Section 6.10's general rules define the results of LEAD, LAG,
FIRST_VALUE, LAST_VALUE, NTH_VALUE in terms of the rows available in the
window frame of the current window, not its partition.

Meanwhile, section 6.10 <window function> syntax rule 6 says that
LEAD/LAG must use a window that has an ordering clause and no
framing clause.

This means that without an explicit framing clause, none of these
functions can "look beyond" the last peer of the current row; and
what's worse, LEAD/LAG seem to be explicitly forbidden from looking
further than that even if we had an implementation of framing clauses.

This seems to be less than sane.
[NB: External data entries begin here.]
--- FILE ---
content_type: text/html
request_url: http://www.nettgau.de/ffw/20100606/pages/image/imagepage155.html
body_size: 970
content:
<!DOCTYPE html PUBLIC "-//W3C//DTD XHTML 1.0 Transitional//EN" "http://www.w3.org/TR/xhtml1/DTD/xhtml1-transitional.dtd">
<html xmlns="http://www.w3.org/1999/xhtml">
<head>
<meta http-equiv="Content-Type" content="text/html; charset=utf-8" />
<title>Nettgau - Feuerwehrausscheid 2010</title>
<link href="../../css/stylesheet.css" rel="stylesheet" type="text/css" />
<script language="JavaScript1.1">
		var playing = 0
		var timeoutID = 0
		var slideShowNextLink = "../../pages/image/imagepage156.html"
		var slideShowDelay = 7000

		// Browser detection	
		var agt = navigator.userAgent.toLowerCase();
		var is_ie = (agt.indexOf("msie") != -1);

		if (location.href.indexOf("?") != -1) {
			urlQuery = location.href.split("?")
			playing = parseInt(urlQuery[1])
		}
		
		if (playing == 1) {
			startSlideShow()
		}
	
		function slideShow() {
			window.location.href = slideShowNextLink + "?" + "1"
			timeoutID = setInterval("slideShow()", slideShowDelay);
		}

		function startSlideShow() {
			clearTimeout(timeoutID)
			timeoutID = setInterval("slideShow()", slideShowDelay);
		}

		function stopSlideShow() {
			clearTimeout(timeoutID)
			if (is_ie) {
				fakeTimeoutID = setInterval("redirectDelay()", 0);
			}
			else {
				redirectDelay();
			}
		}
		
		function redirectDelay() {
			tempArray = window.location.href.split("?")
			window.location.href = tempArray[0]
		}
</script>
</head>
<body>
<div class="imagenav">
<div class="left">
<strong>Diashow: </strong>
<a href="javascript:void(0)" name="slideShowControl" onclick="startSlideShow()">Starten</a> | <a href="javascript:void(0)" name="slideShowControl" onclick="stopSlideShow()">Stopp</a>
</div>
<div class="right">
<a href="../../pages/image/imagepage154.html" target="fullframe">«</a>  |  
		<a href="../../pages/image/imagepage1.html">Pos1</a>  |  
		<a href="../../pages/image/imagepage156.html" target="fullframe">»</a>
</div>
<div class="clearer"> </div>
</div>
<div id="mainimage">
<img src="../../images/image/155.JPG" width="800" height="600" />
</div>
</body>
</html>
I would certainly expect that LEAD(x)
gives you the next value of x regardless of peer-row status, since
LAG(x) gives you the prior value of x regardless of peer row status.
It is also simply bizarre for FIRST_VALUE to give you the partition's
first row when LAST_VALUE doesn't give you the partition's last row.

Are there any errata for SQL2008 yet? Can anyone check the actual
behavior of DB2 or other DBMS's that claim to implement these functions?

I notice that the current patch code seems to implement
first/last/nth_value using the frame, but lead/lag using the partition,
which doesn't conform to spec AFAICS ... but lead/lag on the frame
doesn't actually appear to be a useful definition so I'd rather go
with that than with what the letter of the spec seems to say.

Lastly, for a simple aggregate used with an OVER clause, the current
patch seems to define the aggregate as being taken over the frame
rather than the partition, but I cannot find anything in SQL2008 that
lends any support to *either* definition.

Comments? This all seems rather badly broken.